The Federal Trade Commission has charged the operators of a fake prize scheme with mailing phony prize notifications that tricked people into thinking they had won $1 million or more if they paid a $25 fee to collect the prize. Those who paid received nothing.
“These defendants relied on a shady international mail network to deceive consumers with offers of guaranteed cash prizes,” said Jessica Rich, Director of the FTC’s Bureau of Consumer Protection. “But whether the offer is made by phone, email, or regular mail, the same warning applies: If you must pay to collect a guaranteed cash prize, the only guarantee is that prize promoters win and consumers lose.”
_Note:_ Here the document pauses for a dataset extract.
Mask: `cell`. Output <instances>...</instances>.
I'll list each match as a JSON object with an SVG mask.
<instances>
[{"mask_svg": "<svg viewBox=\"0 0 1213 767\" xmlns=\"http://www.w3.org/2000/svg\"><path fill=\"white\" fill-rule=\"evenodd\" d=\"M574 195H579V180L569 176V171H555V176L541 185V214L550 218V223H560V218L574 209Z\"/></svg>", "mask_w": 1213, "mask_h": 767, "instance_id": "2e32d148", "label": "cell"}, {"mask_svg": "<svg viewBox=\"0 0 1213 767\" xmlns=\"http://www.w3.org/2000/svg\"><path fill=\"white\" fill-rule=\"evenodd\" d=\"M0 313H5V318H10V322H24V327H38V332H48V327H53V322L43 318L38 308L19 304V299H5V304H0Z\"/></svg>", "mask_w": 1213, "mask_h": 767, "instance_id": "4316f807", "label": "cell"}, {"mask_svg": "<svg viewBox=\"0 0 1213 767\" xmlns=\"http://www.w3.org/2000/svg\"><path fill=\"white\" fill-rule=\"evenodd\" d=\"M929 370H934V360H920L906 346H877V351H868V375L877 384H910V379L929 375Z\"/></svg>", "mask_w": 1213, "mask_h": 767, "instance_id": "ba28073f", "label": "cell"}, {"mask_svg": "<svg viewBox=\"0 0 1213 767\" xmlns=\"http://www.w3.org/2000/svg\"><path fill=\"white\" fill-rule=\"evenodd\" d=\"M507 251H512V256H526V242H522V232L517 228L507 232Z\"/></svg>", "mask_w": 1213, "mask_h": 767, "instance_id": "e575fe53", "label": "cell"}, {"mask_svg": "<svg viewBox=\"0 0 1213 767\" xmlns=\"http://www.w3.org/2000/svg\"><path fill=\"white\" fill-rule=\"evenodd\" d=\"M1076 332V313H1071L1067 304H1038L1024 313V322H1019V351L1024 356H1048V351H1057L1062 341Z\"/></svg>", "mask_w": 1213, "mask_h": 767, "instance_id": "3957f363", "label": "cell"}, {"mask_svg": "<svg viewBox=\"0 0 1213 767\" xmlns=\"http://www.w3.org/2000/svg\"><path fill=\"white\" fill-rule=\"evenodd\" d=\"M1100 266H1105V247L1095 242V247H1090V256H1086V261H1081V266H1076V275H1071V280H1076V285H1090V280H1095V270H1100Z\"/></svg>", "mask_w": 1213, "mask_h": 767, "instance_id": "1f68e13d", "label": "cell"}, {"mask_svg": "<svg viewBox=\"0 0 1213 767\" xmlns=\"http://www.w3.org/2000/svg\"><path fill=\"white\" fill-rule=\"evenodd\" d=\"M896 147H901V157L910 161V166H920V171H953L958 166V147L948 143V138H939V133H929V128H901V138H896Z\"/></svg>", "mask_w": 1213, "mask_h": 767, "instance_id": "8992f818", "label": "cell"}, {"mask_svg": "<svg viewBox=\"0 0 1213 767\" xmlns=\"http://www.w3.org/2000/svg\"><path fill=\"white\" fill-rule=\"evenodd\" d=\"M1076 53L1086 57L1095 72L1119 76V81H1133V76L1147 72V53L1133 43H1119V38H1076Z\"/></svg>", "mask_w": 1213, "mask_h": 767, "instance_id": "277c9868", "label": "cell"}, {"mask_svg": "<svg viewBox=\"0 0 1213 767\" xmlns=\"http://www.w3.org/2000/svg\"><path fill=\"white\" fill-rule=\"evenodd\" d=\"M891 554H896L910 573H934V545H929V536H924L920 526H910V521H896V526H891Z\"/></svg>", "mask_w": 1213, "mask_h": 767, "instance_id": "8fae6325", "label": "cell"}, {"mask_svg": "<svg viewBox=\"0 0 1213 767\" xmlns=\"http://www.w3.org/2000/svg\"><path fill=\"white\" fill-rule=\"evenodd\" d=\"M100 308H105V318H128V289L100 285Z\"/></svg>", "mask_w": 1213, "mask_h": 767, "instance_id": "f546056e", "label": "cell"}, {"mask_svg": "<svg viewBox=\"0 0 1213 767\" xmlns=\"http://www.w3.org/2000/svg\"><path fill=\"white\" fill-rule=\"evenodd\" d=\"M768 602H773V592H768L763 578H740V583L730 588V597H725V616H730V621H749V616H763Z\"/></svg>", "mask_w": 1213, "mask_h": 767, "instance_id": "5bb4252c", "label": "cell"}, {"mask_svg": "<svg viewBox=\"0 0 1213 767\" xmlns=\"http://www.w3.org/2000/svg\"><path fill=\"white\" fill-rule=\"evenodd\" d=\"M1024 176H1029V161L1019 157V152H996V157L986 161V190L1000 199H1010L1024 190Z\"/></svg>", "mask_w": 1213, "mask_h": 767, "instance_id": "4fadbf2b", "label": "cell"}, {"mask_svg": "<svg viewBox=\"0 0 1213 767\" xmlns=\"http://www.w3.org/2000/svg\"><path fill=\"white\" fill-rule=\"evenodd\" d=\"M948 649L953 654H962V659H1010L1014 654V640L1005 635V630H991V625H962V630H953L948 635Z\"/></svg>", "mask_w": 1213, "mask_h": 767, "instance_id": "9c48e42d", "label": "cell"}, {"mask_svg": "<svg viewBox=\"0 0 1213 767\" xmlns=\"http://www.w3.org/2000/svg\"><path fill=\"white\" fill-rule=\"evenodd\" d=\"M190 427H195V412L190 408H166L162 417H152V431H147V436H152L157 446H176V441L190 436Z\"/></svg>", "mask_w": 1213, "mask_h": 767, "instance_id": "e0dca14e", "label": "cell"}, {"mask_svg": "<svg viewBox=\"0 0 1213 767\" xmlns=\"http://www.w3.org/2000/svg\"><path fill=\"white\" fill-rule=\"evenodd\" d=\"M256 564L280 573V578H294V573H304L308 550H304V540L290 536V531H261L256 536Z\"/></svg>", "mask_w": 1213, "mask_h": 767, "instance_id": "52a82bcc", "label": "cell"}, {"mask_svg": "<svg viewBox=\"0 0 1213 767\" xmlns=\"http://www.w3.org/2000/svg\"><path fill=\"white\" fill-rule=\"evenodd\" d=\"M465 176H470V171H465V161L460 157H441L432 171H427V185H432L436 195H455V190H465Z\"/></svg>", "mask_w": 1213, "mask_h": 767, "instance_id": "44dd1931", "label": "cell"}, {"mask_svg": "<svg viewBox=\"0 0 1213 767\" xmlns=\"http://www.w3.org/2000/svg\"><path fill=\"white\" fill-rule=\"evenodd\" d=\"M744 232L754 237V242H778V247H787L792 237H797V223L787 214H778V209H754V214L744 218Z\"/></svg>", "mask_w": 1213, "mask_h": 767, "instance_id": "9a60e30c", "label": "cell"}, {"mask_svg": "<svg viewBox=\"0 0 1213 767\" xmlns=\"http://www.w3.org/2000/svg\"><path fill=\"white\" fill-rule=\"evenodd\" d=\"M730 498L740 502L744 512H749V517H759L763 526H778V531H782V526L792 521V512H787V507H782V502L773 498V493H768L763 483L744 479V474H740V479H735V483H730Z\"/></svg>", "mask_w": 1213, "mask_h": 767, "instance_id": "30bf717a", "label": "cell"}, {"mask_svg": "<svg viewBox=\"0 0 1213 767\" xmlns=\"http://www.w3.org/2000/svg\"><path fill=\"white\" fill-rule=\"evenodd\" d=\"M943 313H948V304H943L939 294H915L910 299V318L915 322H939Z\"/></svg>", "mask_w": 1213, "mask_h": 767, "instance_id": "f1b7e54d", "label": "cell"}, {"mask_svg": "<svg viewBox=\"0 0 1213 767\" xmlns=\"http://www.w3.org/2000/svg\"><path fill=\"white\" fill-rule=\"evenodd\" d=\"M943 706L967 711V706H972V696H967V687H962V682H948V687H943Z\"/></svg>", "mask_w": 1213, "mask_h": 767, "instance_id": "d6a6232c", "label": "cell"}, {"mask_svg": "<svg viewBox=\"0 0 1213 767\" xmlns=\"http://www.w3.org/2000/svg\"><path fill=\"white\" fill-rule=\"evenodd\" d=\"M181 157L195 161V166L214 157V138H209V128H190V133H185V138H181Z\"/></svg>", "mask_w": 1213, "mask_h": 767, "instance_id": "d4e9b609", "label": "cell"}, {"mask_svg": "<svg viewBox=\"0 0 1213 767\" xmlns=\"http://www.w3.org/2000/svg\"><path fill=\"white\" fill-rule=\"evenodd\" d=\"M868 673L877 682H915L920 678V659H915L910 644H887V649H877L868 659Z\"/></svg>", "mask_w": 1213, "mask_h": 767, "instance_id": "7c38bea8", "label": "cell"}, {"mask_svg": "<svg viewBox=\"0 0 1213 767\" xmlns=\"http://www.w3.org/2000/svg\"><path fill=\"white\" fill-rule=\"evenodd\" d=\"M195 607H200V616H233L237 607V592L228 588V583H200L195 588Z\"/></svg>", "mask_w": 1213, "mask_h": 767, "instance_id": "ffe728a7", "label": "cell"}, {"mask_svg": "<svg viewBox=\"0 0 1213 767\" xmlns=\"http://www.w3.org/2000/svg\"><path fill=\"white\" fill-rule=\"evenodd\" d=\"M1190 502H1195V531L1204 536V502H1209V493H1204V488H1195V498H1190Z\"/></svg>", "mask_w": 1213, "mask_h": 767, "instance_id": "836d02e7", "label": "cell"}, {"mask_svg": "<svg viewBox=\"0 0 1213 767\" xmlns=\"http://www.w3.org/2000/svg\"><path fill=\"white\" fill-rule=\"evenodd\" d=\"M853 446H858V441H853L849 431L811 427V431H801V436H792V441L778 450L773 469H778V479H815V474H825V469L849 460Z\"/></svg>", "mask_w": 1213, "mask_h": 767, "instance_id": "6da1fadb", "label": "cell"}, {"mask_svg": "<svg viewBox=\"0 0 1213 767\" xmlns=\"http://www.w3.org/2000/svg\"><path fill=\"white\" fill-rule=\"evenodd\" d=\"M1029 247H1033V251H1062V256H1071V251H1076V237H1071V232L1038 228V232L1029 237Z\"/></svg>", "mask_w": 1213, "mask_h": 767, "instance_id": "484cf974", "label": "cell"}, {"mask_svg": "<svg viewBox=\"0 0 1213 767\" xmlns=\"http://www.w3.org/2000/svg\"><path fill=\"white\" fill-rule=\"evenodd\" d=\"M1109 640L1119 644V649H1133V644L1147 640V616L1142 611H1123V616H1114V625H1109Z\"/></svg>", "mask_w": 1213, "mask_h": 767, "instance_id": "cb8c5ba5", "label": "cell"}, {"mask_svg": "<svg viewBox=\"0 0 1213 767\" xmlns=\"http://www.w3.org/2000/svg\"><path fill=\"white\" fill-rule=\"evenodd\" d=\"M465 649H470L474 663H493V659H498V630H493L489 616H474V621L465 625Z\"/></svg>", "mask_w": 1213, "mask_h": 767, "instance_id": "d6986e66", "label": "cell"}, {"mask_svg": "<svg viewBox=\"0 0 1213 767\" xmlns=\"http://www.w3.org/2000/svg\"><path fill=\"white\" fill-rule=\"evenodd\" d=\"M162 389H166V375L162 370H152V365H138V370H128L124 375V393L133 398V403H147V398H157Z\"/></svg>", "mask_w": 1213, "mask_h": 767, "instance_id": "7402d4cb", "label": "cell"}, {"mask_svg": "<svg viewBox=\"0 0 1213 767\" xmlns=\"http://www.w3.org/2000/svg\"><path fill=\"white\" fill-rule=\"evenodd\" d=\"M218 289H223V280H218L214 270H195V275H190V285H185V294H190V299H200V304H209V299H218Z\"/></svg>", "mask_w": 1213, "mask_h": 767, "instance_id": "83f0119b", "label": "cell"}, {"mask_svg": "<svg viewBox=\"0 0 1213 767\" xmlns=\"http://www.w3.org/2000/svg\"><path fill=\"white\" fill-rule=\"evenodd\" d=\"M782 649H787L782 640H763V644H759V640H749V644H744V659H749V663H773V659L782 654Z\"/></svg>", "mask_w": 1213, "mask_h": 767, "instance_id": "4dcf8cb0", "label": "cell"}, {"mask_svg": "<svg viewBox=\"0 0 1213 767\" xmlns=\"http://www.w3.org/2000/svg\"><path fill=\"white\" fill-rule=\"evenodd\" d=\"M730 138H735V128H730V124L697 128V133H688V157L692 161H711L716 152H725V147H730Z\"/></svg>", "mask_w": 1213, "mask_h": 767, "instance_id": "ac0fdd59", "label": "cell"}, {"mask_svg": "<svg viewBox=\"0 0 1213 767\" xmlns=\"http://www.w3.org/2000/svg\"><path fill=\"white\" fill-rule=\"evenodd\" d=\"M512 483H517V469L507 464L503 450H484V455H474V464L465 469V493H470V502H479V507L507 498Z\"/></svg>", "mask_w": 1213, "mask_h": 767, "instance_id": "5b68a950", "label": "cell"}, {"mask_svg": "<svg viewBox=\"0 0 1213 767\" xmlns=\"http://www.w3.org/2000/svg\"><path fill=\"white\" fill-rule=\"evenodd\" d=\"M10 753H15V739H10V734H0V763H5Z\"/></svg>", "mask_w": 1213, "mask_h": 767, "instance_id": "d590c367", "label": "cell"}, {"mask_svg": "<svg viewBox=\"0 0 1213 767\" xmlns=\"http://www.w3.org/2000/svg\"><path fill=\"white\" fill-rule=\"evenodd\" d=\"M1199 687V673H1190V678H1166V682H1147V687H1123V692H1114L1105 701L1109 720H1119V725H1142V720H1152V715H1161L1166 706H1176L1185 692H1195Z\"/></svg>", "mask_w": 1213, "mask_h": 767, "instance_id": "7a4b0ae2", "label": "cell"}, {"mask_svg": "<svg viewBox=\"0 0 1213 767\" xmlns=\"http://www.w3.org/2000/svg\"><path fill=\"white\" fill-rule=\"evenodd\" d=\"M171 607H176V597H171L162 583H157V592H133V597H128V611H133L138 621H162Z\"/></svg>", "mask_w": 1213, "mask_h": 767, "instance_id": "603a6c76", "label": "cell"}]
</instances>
According to the FTC, the defendants targeted hundreds of thousands of mostly elderly consumers with their mass mailing campaign. As alleged in the FTC’s complaint, the defendants mailed the prize notifications from fictitious companies stating the recipient’s name and noting, “ . . . this is NOT a preliminary or qualification letter of cash prize status; YOU HAVE WON A CASH PRIZE!” Many of the notices had official-looking logos, stamps, or seals and instructed consumers to fill out a form and return it to a post office box in the Netherlands, along with a $25 check, money order or credit card information to charge the $25.
According to the FTC, consumers’ personal information was used for additional fake prize mailings and also sold to other schemes, causing many consumers to be inundated with more deceptive cash prize notifications and other offers. Many consumers paid multiple fees amounting to substantial sums of money in response to repeated mailings promising prizes.
The defendants are Millenium Direct Incorporated, also doing business as MDI Lists; David Raff; Ian Gamberg; and Terry Somenzi, also d/b/a Paulson Independent Distributors, International Procurement Center, Phelps Ingram Distributors, and Keller Sloan & Associates.
The Commission vote authorizing the staff to file the complaint was 3-0. It was filed in the U.S. District Court for the Central District of California.
The FTC’s action is part of an international initiative against mass-mail fraud. Mass-mail fraud has been identified as a major financial threat by the International Mass-Marketing Fraud Working Group (IMMFWG), a network of civil and criminal law enforcement agencies from several countries, including Australia, Belgium, Canada, Europol, the Netherlands, Nigeria, Norway, Spain, the United Kingdom and the United States. The IMMFWG is co-chaired by the FTC and the Department of Justice. Other recent actions against mass-mail fraud have involved law enforcement agencies from Belgium, Canada, the Netherlands and the United Kingdom.